◆ **WRITTEN TASK A**
In the golf pro profile, what score did Peterson shoot to tie the course record at Atlantic City?
◆ **WRITTEN TASK B**
In the listing, begin at the line that has "At what distance" and stop at the end of the listing. Rewrite those lines with "railway track" swapped for "train track", leaving everything else unchanged.

◆ **EXCERPT**
-----

He returned to golf course work at Atlantic City CC, averaging over “1000 lessons per year” from 1991 through 1998. “I also kept playing in the Philadelphia PGA Section events, and managed to tie the course record at Atlantic City with a 63 during a pro-am event.”
When a consortium of casino owners bought out that club, Peterson then found work as a teaching pro at Greenacres Country Club in Lawrence, New Jersey. He stayed there until taking the new position at Shawnee.
Peterson said that one thing he’s noticed already about the Delmarva golfers he’s met is that “there are a lot more people here who’ve not had lessons in a long while. Some of them are now coming back to the idea, which is good.”
He also stressed the importance of the fundamentals, such as a proper grip, stance, and set-up. “I really like to put emphasis on doing drills on the set-up and other basic elements. The more time spent on these drills, the less time the golfers will spend thinking during their swinging. Unfortunately, some folks want to just keep swinging, and hope they find something that works.”
During the rare moments during the busy golf season that he’s not at the golf course, Peterson’s list of activities can be expressed pretty simply: “Movies, music, and the beach.”
With all that the Cape Region has to offer, then, it sounds like Peterson’s initial favorable impressions should probably remain in place.

-----

◆ **DATA PROVIDED**
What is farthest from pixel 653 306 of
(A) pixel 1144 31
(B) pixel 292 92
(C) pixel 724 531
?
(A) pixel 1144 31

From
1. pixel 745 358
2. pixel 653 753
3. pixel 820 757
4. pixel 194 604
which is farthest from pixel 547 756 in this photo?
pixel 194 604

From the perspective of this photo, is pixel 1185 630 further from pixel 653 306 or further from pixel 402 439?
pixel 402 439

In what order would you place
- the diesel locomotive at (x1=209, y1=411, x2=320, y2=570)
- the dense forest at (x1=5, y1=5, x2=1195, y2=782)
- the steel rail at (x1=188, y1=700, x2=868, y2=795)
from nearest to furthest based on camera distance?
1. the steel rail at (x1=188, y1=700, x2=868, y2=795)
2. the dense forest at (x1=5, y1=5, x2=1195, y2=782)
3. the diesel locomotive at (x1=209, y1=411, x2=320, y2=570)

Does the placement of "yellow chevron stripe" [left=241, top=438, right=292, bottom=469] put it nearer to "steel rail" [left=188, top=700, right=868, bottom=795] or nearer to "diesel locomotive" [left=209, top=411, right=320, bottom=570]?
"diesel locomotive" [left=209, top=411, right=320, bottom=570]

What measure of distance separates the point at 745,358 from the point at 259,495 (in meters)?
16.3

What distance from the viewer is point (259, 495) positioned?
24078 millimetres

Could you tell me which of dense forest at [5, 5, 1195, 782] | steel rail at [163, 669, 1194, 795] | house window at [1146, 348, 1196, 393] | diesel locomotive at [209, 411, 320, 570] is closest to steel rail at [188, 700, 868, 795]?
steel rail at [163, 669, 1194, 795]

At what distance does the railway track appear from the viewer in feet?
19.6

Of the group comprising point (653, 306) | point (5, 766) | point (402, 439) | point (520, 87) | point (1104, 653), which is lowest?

-----

◆ **TASK SOLUTION A**
A 63, during a pro-am event.

◆ **TASK SOLUTION B**
At what distance does the train track appear from the viewer in feet?
19.6

Of the group comprising point (653, 306) | point (5, 766) | point (402, 439) | point (520, 87) | point (1104, 653), which is lowest?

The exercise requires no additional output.